When he looked west, the city was a few slight spires and towers in the distance. The spires from the large church he was decorating, the towers of the old city wall that he’d repaired, or new in the south of the city as it had grown, that he had helped build. His heart tightened. He loved the place. His parents had died when he was sixteen and in his last year as a journeyman, and he’d transferred all his caring to the town. The town would never abandon him like his sister and his parents, never fail him. Another shard of pain as he thought of the young man who was now the Master for the Dark.
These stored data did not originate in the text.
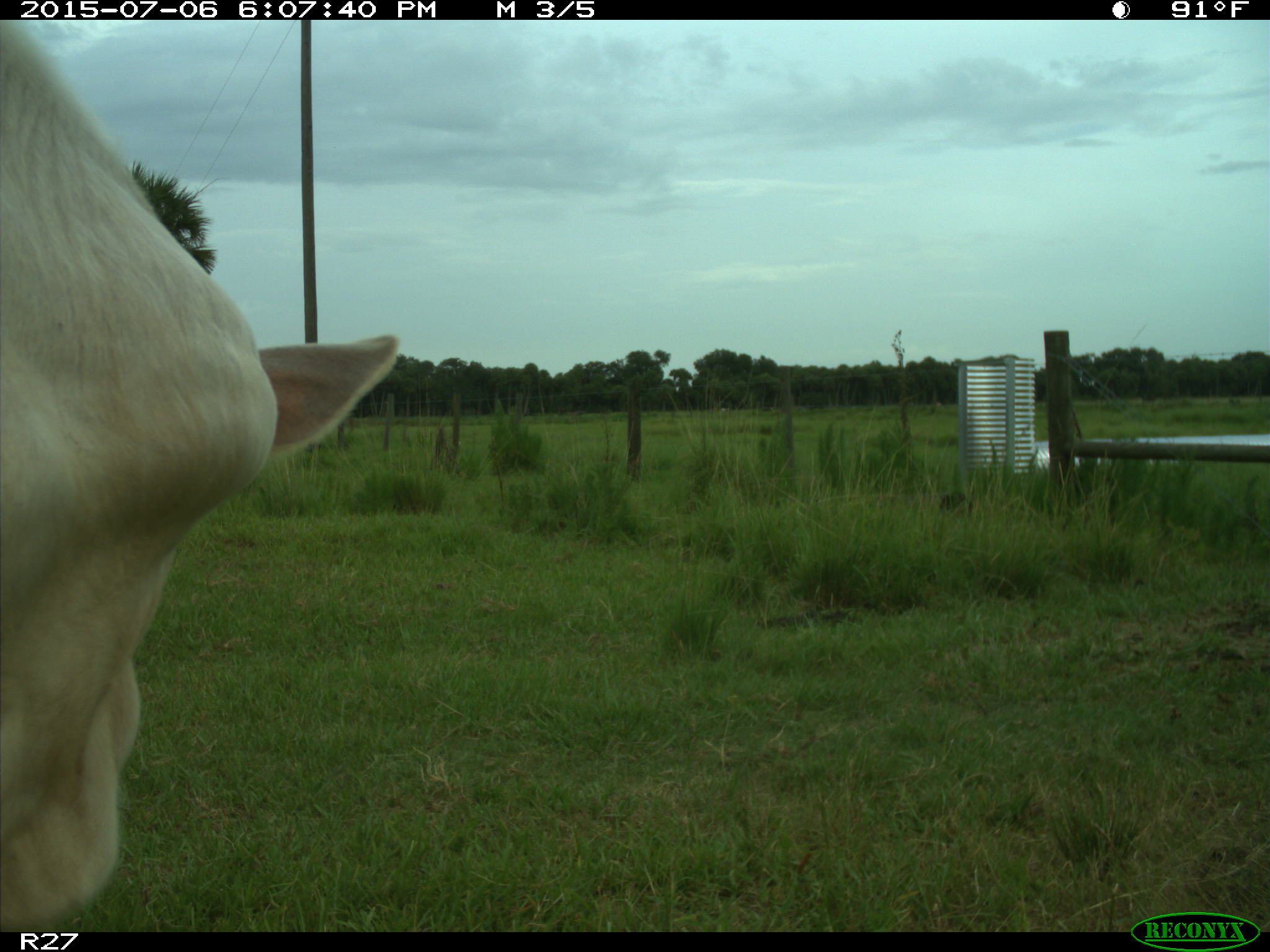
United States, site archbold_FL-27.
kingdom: Animalia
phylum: Chordata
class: Mammalia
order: Artiodactyla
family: Bovidae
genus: Bos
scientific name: Bos taurus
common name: domestic cow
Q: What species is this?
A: Bos taurus (domestic cow).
He had not seen the youth’s underlying weakness, the crack that made a piece of stone worthless for sculpting.
He’d begun to care about that one, too, and had been betrayed for the worst evil in the universe.
Now, for whatever reason, he felt a fascination for the Exotique Medica, Bri. He, too, knew her sort—free as the wind, ignoring ties—yet he’d heard the twins were adamant that they must return to the Exotique land because of their parents. That spoke of love and loyalty.
But he watched the sun send shafts of light onto his work in the city and reclaimed his serenity. He had done his best with Jumme, as he did his best with every responsibility set on his shoulders.
The town dimmed into the shade of sunset and now the Marshalls’ Castle was lit with gold, a tumble of large blocks. When the sun moved lower and the shade on the Castle and the town moved to dark, he didn’t like the symbolism and turned away.
As he walked back to the house, he noticed patches of small-leafed groundcover, the green-gray stuff that had begun appearing in the city parks, neighborhood squares and rounds this spring. The flowers were tiny white bells. He stopped. This was new, as were the potatoes that the Exotiques had brought.
Had the previous Exotiques carried with them seeds of something else? Was this Exotique stuff? He’d read their Lorebooks. Alexa had come from a snowy place, still winter in her land. Marian had arrived nude from her city dwelling. But Calli had been Summoned in full summer, from the outdoors.